Dataset items:
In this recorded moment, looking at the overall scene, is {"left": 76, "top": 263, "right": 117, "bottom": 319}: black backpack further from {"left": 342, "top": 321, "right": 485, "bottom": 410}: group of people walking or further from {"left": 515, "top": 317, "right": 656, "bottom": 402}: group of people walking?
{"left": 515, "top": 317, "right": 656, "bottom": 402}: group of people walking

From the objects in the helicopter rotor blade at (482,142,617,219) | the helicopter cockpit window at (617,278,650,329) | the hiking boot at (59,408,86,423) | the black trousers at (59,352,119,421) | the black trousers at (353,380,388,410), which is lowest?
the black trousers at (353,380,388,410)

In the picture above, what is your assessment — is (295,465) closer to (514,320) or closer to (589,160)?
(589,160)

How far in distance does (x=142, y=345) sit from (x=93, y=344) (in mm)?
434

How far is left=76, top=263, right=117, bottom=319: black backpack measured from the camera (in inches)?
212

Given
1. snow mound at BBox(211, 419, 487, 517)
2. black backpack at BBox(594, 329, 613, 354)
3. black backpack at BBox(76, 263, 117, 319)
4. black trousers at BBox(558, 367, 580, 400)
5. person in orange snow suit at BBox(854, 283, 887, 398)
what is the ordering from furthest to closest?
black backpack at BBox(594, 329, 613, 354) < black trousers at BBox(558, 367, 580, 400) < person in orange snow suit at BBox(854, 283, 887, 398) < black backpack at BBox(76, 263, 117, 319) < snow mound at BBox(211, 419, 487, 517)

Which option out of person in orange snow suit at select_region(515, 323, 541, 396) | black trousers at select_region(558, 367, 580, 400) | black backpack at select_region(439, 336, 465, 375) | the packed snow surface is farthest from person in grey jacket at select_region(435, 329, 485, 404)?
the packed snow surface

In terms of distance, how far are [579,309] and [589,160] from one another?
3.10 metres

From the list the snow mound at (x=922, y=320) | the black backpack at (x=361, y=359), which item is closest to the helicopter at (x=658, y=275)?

● Required task:
Extract all of the entries above and reproduce each line word for word.

● Written response:
In this recorded moment, looking at the overall scene, is {"left": 76, "top": 263, "right": 117, "bottom": 319}: black backpack further from {"left": 342, "top": 321, "right": 485, "bottom": 410}: group of people walking or further from {"left": 515, "top": 317, "right": 656, "bottom": 402}: group of people walking?
{"left": 515, "top": 317, "right": 656, "bottom": 402}: group of people walking

From the objects in the helicopter rotor blade at (482,142,617,219) | the helicopter cockpit window at (617,278,650,329) | the hiking boot at (59,408,86,423) | the black trousers at (59,352,119,421) | the black trousers at (353,380,388,410), which is lowest?
the black trousers at (353,380,388,410)

In the picture above, what is your assessment — is (295,465) closer to (514,320) or closer to (589,160)?
(589,160)

How far in distance does (x=142, y=345) sit from (x=93, y=344) (in mm)?
434

How far is left=76, top=263, right=117, bottom=319: black backpack measured from the camera (in inches)?
212

Given
1. snow mound at BBox(211, 419, 487, 517)
2. black backpack at BBox(594, 329, 613, 354)
3. black backpack at BBox(76, 263, 117, 319)
4. black trousers at BBox(558, 367, 580, 400)
5. person in orange snow suit at BBox(854, 283, 887, 398)
what is the ordering from furthest to closest?
black backpack at BBox(594, 329, 613, 354) < black trousers at BBox(558, 367, 580, 400) < person in orange snow suit at BBox(854, 283, 887, 398) < black backpack at BBox(76, 263, 117, 319) < snow mound at BBox(211, 419, 487, 517)

Which option out of person in orange snow suit at select_region(515, 323, 541, 396) | black trousers at select_region(558, 367, 580, 400) | black backpack at select_region(439, 336, 465, 375) | the packed snow surface is farthest from person in grey jacket at select_region(435, 329, 485, 404)?
the packed snow surface

In terms of distance, how far are [579,309] and [589,160] from one another?
3.10 metres

From the list the snow mound at (x=922, y=320) | the black backpack at (x=361, y=359), which item is closest to the helicopter at (x=658, y=275)?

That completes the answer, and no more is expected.